U mnie ten stos działa od lat bez problemów w ciężkich warunkach jako
dość obciażone serwery www na pic32. Na pic18 wymaga zwiększenia
stosu do dwóch banków (min 512 bajtów) bo inaczej będą problemy.
--
Marek
-
33. Data: 2017-04-13 10:48:26
Temat: Re: Pytanie do speców od Atmega128
Od: jacek pozniak <j...@f...pl>
Marek wrote:
> On Thu, 13 Apr 2017 09:23:01 +0200, jacek pozniak
> <j...@f...pl> wrote:
>> Nie używam ostatnich wersji bo wydaje mi się, że są
> nieprzewidywalne.
>
> Oczywiście używałeś płatnej wersji xc8? Darmowa wstrzykuje w kod
> instrukcje spowalniające aczkolwiek nie powinna psuć.
>
>> 1. Parę lat temu poległem na tcp/ip Microchipa; nie mogłem go
> zmusić do
>> penych zachowań, bardzo dziwne zachowania; przestawiasz funkcję w
> pliku
>> żródłowym(!) i działa bądź nie.
>
> No hmm zaležy jak bardzo "przestawiłeś" tą funkcję, to cbyba nic
> zaskakującego, że zmieniając kod można popsuć. Pamietasz komkretnie
> jaki był problem? Aktualnie doktoryzuję się z tego stosu i bardzo
> mnie interesują problemy z nim innych userów.

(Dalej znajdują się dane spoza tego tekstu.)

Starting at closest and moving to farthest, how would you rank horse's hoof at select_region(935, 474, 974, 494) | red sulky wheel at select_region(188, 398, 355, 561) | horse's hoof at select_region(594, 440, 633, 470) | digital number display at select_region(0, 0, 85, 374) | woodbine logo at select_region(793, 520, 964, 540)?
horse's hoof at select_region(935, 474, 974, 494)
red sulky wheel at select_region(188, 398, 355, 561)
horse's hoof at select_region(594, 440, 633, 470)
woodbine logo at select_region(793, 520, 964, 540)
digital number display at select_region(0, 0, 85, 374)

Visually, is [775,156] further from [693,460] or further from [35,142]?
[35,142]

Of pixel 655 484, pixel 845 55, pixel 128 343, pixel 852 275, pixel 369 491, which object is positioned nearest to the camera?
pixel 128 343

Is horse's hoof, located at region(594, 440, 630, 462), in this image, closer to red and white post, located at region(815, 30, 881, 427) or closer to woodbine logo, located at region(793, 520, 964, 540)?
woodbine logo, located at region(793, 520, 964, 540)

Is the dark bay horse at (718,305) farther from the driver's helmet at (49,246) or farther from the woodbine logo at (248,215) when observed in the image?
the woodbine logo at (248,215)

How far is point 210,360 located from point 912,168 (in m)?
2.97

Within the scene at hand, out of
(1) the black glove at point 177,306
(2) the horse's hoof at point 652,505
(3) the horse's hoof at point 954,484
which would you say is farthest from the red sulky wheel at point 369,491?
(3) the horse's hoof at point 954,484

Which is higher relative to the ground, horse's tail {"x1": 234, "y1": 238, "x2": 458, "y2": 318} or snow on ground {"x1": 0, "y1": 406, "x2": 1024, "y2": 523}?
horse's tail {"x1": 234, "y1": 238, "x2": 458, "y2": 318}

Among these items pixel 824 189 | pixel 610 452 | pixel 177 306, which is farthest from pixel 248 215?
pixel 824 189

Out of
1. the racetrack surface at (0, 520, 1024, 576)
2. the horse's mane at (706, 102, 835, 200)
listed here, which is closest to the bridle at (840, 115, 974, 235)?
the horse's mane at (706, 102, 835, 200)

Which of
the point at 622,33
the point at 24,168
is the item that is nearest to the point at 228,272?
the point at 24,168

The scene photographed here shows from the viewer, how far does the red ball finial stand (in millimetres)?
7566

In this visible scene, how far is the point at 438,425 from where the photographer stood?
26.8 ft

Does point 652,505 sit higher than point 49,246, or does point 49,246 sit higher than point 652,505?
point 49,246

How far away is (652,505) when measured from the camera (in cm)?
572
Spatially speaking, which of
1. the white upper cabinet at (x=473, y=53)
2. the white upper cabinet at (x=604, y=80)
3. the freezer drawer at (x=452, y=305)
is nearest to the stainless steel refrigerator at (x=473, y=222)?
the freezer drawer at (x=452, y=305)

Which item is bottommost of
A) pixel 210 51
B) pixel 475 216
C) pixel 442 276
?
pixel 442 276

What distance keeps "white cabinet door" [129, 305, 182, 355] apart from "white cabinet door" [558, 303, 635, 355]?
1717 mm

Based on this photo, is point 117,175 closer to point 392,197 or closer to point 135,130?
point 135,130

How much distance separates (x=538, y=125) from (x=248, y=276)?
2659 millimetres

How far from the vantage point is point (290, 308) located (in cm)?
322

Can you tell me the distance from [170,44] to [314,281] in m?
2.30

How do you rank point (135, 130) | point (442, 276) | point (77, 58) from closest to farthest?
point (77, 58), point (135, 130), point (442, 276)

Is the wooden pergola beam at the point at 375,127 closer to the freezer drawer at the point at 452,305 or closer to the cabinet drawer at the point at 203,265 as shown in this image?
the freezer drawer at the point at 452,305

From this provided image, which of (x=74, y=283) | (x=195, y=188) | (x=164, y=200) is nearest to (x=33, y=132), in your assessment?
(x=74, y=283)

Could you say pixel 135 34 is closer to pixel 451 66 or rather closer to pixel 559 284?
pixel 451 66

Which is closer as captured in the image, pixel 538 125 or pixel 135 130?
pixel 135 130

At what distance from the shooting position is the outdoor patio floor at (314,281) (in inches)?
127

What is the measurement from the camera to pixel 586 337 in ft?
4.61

Ale to starsza jakaś wersja stosu była (na owe czasy oczywiście
najnowocześniejsza :) )
To było parę lat temu, dokładnie nie pamiętam, procesor pic18F252,
kompilator nie pamiętam.
Temat wdrożyłem w kilku miejscach ale kiepsko coś radził sobie z DHCP;
skargi były, że coś tam za często rozsyła. Przy najbliższej modernizacji
obiektów wywaliłem urządzenia na tym oparte.
W związku z tym projektem jeszce jedna rzecz mi się przypomniała: ciut
nowszy kompilator żle ten kod kompilował (nie działał). Dyskwalifikacja.
Ale uzywam (do prostych zastosowań), chyba pierwszego stosu Microchipa
(bezstanowy!), trochę go powyginałem pod swoje potrzeby.
Ale to tylko do pewnych zastosowań się nadaje; brak możliwości DHCP,
klienta, tylko serwer co jedną ramkę może wysłać. ALE DZIAŁĄ.
Oryginalnie powstał na pic16 ale dał się bezproblemowo przenieść na pic18 i
jest ok. Ale nie odważyłbym się już go kompilować, używam skompilowanych
przed laty hexów.
> U mnie ten stos działa od lat bez problemów w ciężkich warunkach jako
> dość obciażone serwery www na pic32. Na pic18 wymaga zwiększenia
> stosu do dwóch banków (min 512 bajtów) bo inaczej będą problemy.
Pewnie tak, ale trochę mnie przerastają problemy typu że, coś dopiszę i się
sypie (bo z tego żyję).
Ale na pic32 to chyba już gcc? A może nie?
jp
-
34. Data: 2017-04-13 11:02:25
Temat: Re: Pytanie do speców od Atmega128
Od: Marek <f...@f...com>
On Thu, 13 Apr 2017 10:48:26 +0200, jacek pozniak
<j...@f...pl> wrote:
> Ale na pic32 to chyba już gcc? A może nie?
tak.
--
Marek
-
35. Data: 2017-04-13 13:45:38
Temat: Re: Pytanie do speców od Atmega128
Od: slawek <f...@f...com>
On Tue, 11 Apr 2017 17:03:28 +0200, Marek <f...@f...com> wrote:
> (prąd zabija a nie napięcie).
Samo pole elektryczne, wektor E, też.